Sometimes I look at what’s going on in publishing as if someone was whispering the Springsteen lyric in management’s ear:

Those romantic young boys, they’re callin’ through the window
Hey, Spanish Johnny, you want to make a little easy money tonight?

The easy money comes from native advertising, particularly the kind that’s plug and play. Just as in the song, however, there isn’t any easy money that comes without strings attached and some research from Penn State found out just what those strings entail.

The research team found that when content was identified as native advertising, readers held a lower opinion of the media outlet it was published in. However, the reputation of the company being promoted was not affected…“We all have the idea that the news media should be objective and neutral…that’s how it works,” Wu said. “But people may see the media and companies working together to deceive us…so they change their perception toward the media more dramatically.

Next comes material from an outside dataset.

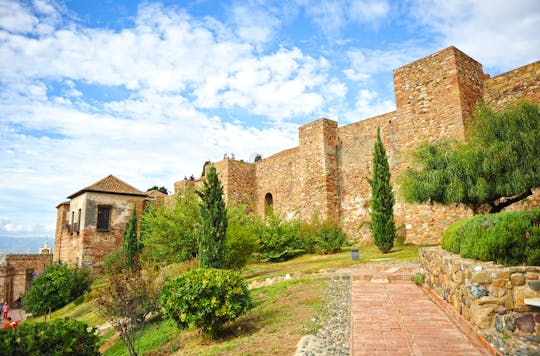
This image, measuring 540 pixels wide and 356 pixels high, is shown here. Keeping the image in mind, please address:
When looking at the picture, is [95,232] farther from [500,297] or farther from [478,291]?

On the other hand, people see that the company is just doing what it’s supposed to, promoting itself.”

The speaker in the quote above is the PhD student who conducted the study. While I certainly understand the importance of revenue generation in an increasingly competitive and difficult marketplace, I also understand the value of a publisher’s reputation. That reputation, like all of ours, takes a long time to establish but can be shattered rather quickly. The loss of trust is fatal for any brand and particularly so for an information service.

Maybe it’s called “native content” or maybe it’s actually identified as “sponsored content” or a “promoted post.”  Either way, it’s generally not immediately identifiable as being from a source different from the main news or information the publisher puts out.  I think most of us dislike being enticed to read something under false pretenses, and part of the decision to invest time in reading involves the quality of the content which is predicated on the source.  When we’re deceived, we’re unhappy, and when we’re unhappy, we don’t return.

Publishers need to beware.  There is no easy money to be made unless you’re in it for the short term and are reputation-agnostic.  Are you?